Both the metadata and the file level licenses (such as a header comment or a LICENSE file of sorts) are detected by ScanCode: the license scan detect the licenses while the package scan collects the declared licensing in the metadata. The interesting thing thanks to this combo is that conflicts (or incomplete data) can be analyzed and an automated deduction process is feasible: given a scan for packages and licenses and copyrights, do the package metadata asserted/declared licenses match the actual detected licenses? If not this could be reported as an "error" condition... Furthermore, this could be refined based on classification of the files: a package may assert a top level MIT license and use a GPL-licensed build script. By knowing that the build script is indeed a build script, we could report that the GPL detected in such script does not conflict with the overall declared MIT license of the package. The same could be done with test scripts/code, or documentation code (such as doxygen-generated docs)
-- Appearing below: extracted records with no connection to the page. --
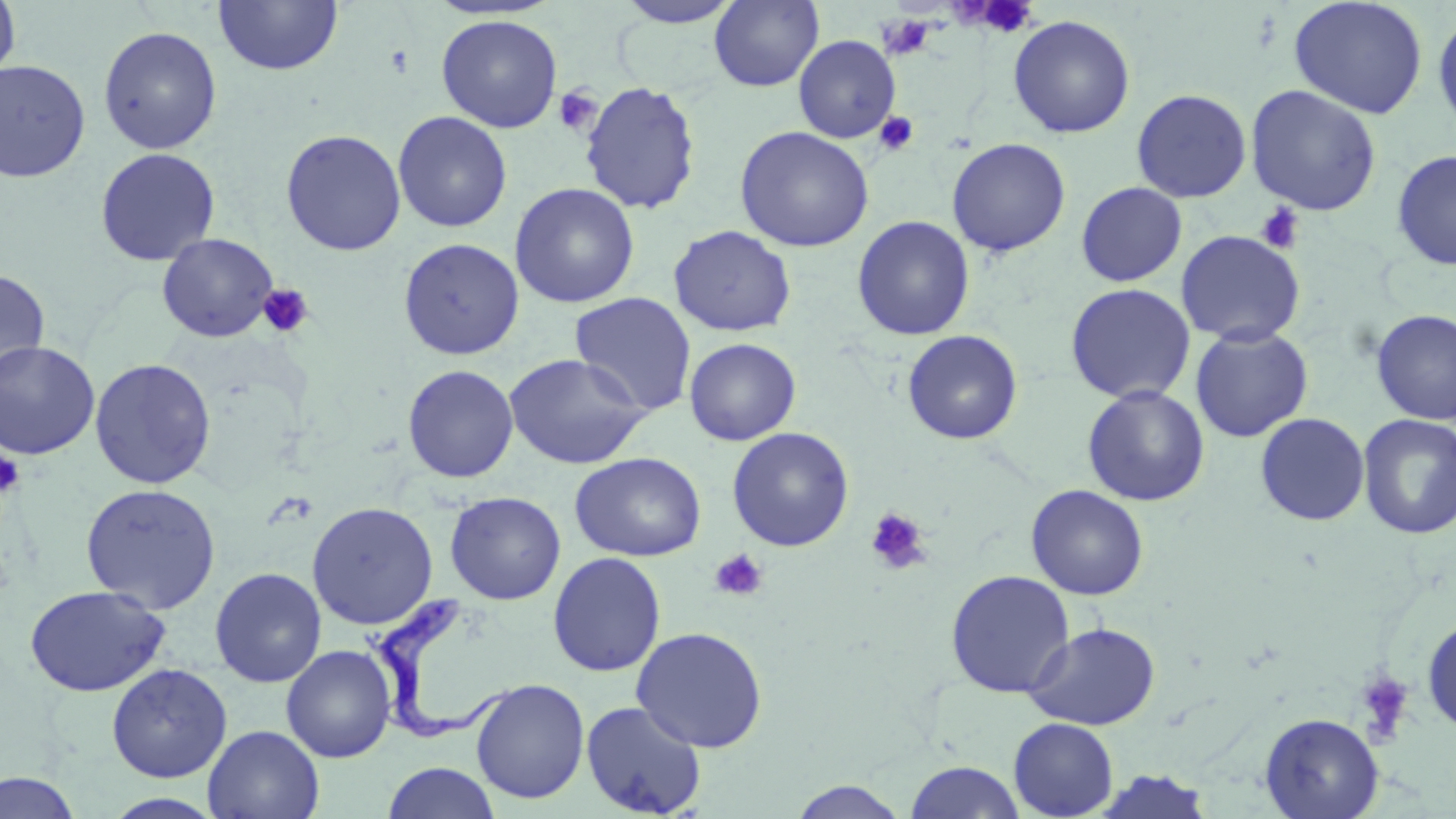

Trypanosoma brucei.

Summary:
  - Coordinate format: approximate bounding boxes as [x1, y1, x2, y2] in pixels
  - Trypanosoma brucei locations: [371, 587, 517, 742]
  - Uninfected red blood cell locations: [0, 0, 21, 86], [214, 0, 343, 76], [613, 0, 744, 28], [1289, 0, 1428, 120], [709, 1, 824, 91], [1432, 10, 1456, 137], [436, 14, 562, 133], [1007, 15, 1136, 138], [98, 25, 222, 154], [793, 34, 900, 143], [0, 60, 91, 182], [579, 81, 701, 215], [1245, 84, 1382, 215], [1131, 88, 1252, 202], [393, 111, 512, 232], [735, 126, 874, 252], [280, 129, 406, 256], [946, 138, 1070, 256], [94, 147, 220, 266], [1391, 150, 1456, 270], [510, 182, 639, 308], [1076, 182, 1187, 286], [852, 215, 975, 341], [668, 225, 796, 337], [1175, 230, 1305, 346], [157, 233, 278, 342], [398, 237, 524, 361], [0, 268, 50, 385], [1065, 283, 1196, 404], [569, 292, 697, 416], [1371, 308, 1456, 426], [1190, 326, 1313, 443], [902, 330, 1023, 445], [684, 337, 801, 446], [0, 340, 101, 460], [504, 353, 651, 469], [89, 358, 217, 489], [402, 364, 518, 483], [1082, 385, 1210, 506], [1255, 413, 1370, 526], [1357, 414, 1456, 540], [727, 427, 854, 551], [570, 452, 706, 561], [80, 483, 221, 614], [1026, 484, 1149, 600], [445, 491, 566, 605], [306, 501, 438, 630], [548, 552, 666, 677], [210, 567, 327, 688], [945, 570, 1075, 698], [24, 585, 171, 697], [1421, 616, 1456, 736], [1024, 622, 1160, 730], [631, 626, 768, 753], [281, 644, 397, 762], [106, 663, 232, 782], [470, 678, 590, 804], [580, 700, 707, 818], [1260, 712, 1384, 819], [1008, 718, 1118, 818], [203, 725, 324, 818], [903, 761, 1027, 818], [382, 762, 501, 819], [1090, 769, 1216, 819], [0, 770, 81, 819], [785, 779, 912, 818], [103, 792, 225, 818]
  - Platelet locations: [980, 1, 1037, 35], [553, 86, 602, 136], [874, 112, 919, 155], [1255, 203, 1305, 254], [257, 283, 314, 338], [0, 449, 24, 499], [865, 507, 932, 575], [709, 548, 768, 602], [1355, 671, 1415, 742]
  - Preparation: thin blood smear
  - Field of view: single
  - Stain: May-Grünwald-Giemsa
  - Magnification: 1000x
  - Image size: 1456×819 pixels
  - Modality: light microscopy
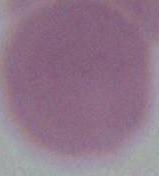
An erythrocyte is seen. Micrograph. 1000x magnification.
Point out each malaria parasite.
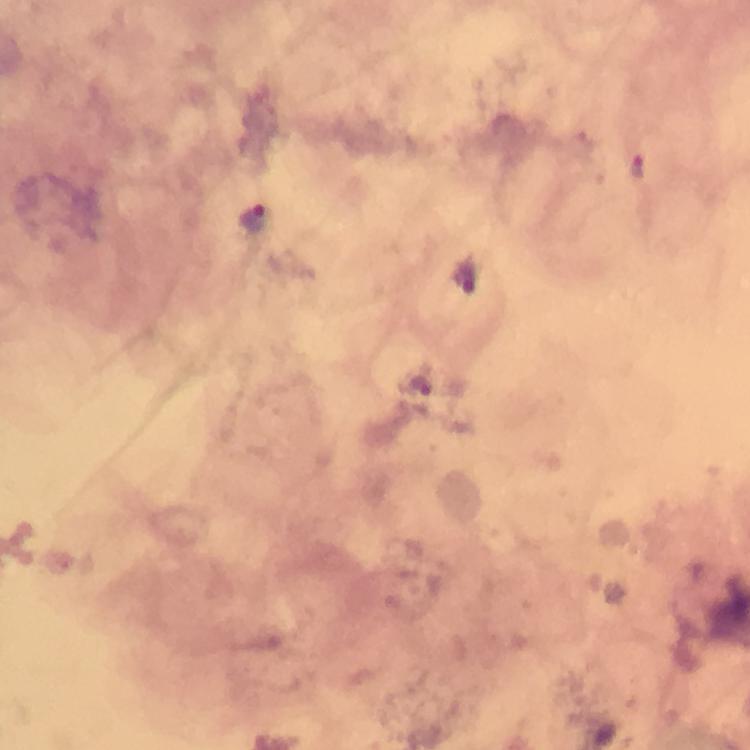
Approximate centers as (x, y) in pixels.
Malaria parasites: (640, 165), (256, 216), (419, 385).

Summary:
  - Cropped from: a single field of view
  - Preparation: thick smear
  - Capture: smartphone camera through the microscope
  - Stain: Giemsa
  - Context: from a diagnostic examination for malaria
  - Immersion oil: applied
  - Magnification: 100x
  - Image size: 750×750 pixels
Identify the parasite.
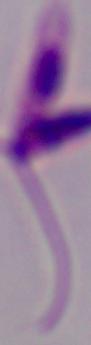
This is Leishmania.

Summary:
  - Magnification: 1000x
  - Modality: micrograph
Classify this cell by malaria status.
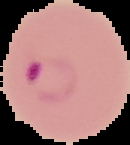

Parasitized.

Image is 130×145 pixels. From a thin blood film. Cell region segmented out of the field of view; the surrounding area is masked to black.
Identify the parasite.
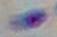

> Licenses from transitive dependencies are not taken into account.

If the transitive dependencies have been resolved and their code is present in the codebase, then they would be caught by a static ScanCode scan and eventually scanned both for package metadata and/or license detection. There are some caveats to deal with because some tools (e.g. Maven) may not store the corresponding artifacts/Jars locally (e.g. side-by-side with a given checkout) and use a ~/user "global" dot directory to store a cache instead.

Beyond this, actual dependency resolution of a single package or a complete manifest will be the topic of another tool as mentioned above.